Bu beklenen gün genelde yumurtlama zamanım oluyor. Gelsin bir an önce diye sabırsızlanıyorum. Geldiğinde ise, geçecek bir an önce diye telaşlanıyorum. Ondan sonra iki haftalık bekleme başlıyor. Adet kanaması; bu ay gelecek mi gelmeyecek mi diye sabırsızlanmakla ve o günü beklemekle geçiyor diğer günler önemsizlermiş gibi.


Bu, Hücre olmadan önce bebek planlamaları yaparken de böyleydi. “Hadi ne bekliyoruz bebek yapalım” dediğinde eşim, “Öbür ay gelsin, bahar bebeği olsun, şu ay doğsun, bu burç olsun” gibi beklentilerim vardı. Hücre bir sürpriz yaptı ve benim bu umutlu-umutsuz bekleyişlerim suya düştü. Aklım başıma geldi sandım; ama gelmedi. Hala planlama yapıyorum. Bu kez de yılbaşından önce tehlikeli dönem bitsin de ailelere yeni yıl sürprizi olsun derdindeyim.


Hayatımı planlayamaz oldum ne zamandır. Bu beni, benden dolayı eşimi ve tabii ki evliliğimizi etkiler oldu. Şimdilik ciddi bir sorun yaşamadık; ama bu gidişat hayır değil. Bunu aklım başımdayken farkediyorum, ya da yanlışımı anladığımda. Aklımın başında olduğu zamanlar da olmadığı zamanlara göre nadir bu ara...

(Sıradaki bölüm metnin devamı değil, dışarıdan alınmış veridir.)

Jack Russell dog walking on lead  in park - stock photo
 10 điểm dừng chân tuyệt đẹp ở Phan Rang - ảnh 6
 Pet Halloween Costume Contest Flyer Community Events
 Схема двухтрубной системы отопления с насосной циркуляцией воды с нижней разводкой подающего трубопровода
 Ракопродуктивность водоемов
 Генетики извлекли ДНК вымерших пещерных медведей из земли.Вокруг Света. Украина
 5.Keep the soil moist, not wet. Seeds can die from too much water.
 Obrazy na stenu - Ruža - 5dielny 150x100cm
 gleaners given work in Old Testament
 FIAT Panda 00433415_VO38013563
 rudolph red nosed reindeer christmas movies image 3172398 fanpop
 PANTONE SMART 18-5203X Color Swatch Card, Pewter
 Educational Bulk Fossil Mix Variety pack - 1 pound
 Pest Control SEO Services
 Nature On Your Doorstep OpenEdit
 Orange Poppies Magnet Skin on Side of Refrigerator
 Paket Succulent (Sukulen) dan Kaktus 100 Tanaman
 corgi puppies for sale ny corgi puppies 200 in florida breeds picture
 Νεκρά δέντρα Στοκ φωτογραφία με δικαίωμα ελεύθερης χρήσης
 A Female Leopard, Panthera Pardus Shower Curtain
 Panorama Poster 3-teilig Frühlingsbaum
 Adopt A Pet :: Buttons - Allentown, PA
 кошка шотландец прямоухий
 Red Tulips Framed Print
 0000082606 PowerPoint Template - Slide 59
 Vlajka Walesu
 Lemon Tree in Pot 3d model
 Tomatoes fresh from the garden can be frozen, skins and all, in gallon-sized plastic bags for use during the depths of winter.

İş için yurtdışına gidecek olan eşim, “Haydi hazırlan öbür ay şuraya gidiyorum, sen de benimle geliyorsun. Sana da değişiklik olur hem.” dediğinde anında suratımı ekşitip olumsuz nedenleri bir bir sayıyorum. İlk düşüncem de ya hamile kalmışsam ve şu kadar haftalık olursa o zamana düşük tehlikesi çıkarsa uçağa binemem diye devam ediyor taa ki eşim benim onunla seyahat etmeyeceğimi kabullenene dek. Mantıklı bir anımda ise hayatımı daha hamile kalmadan nasıl bir kapalı kutuya çevirdiğimi görüyorum. Hayatımın güzel günleri, güzel yaşları geçiyor ve ben hergünden ayrı zevk almak yerine bir güne odaklanıp onu bekliyorum. Herşeyi kendime yasaklayıp o beklenen güne geri sayıyorum. Tabii ki beklediğim gerçekleşmeyince de umutsuzluk ve hüzün deryasında boğuluyorum birkaç gün. Ve sonra herşey yeniden başlıyor bir döngü halinde.